Aynı noktadan yaslanmışlardı kapıya. Dünya'nın sırtına yaslandığını hissetmişçesine, huzurlu bir huzursuzlukla söylemeye başladı türküyü.

Cahildim dünyanın rengine kandım.

Hayale aldandım boşuna yandım.

Seni ilelebet benimsin sandım.

Ölürüm sevdiğim zehirim sensin.

Evvelim sen oldun, ahirim sensin.

Aynı anda dökülüyordu gözyaşları. Öyle çok hissetmişlerdi ki birbirlerini kapı yok hükmündeydi artık. Gözyaşları yanağını durmaksızın ıslatan Can, daha fazla devam edemedi. Ellerini yüzüne kapatıp- sanki isteyince duracak bir şeymiş gibi- ağlamasını durdurmaya çalıştı...
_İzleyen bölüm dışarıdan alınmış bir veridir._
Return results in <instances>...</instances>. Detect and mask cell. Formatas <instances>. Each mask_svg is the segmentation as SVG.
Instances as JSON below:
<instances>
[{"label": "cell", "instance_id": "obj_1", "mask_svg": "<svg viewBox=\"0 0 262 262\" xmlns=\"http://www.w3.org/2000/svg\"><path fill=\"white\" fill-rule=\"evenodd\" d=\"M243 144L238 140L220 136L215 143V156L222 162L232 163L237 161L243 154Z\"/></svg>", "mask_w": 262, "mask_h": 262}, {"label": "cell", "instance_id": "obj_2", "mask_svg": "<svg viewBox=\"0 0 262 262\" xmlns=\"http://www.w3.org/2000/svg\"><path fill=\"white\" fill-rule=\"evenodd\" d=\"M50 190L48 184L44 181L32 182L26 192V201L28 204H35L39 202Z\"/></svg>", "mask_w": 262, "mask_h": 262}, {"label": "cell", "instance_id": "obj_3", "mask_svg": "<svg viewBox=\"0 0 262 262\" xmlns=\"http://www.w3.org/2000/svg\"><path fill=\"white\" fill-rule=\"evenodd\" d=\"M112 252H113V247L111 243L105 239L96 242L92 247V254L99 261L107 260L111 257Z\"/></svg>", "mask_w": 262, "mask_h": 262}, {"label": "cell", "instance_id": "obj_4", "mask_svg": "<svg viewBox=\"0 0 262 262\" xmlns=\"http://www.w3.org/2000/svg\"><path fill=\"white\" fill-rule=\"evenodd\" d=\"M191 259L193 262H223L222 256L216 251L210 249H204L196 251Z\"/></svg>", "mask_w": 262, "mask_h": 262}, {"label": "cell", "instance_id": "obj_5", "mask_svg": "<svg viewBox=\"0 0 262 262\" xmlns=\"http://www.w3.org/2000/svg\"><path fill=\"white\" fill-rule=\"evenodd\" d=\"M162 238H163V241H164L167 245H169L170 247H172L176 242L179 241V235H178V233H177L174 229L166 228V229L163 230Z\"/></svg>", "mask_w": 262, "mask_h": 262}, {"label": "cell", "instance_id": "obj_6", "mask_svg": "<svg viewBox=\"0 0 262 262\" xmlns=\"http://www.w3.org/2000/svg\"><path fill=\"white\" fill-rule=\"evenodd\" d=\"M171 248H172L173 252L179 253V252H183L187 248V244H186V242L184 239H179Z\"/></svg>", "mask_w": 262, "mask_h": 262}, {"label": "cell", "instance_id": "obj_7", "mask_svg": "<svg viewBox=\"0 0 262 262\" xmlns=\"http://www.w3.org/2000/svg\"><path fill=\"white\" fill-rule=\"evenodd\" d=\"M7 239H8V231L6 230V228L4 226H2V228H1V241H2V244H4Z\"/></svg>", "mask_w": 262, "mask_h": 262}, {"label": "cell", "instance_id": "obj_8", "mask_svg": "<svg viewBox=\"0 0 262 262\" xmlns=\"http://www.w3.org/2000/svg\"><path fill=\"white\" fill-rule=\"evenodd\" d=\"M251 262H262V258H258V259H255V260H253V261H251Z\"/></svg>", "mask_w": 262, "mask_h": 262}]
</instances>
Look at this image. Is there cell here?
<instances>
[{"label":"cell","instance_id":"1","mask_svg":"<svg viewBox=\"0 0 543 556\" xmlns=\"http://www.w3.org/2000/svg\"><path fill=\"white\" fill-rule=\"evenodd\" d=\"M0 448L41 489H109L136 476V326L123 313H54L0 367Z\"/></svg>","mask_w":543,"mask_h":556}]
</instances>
Bir süre kendini sıkıp gözyaşlarını durdurmaya çabaladıktan sonra gözleri ayaklarına ilişti; kan içindeydiler. Titreyen ellerinden sağ mı yoksa sol mu olduğunu ayırt edemediği bir tanesini ayağının altına sürttü. Lanetlenmiş bir şehrin, terk edilmiş evleri gibiydi bedeni, ıslak, kanlı, acı içinde...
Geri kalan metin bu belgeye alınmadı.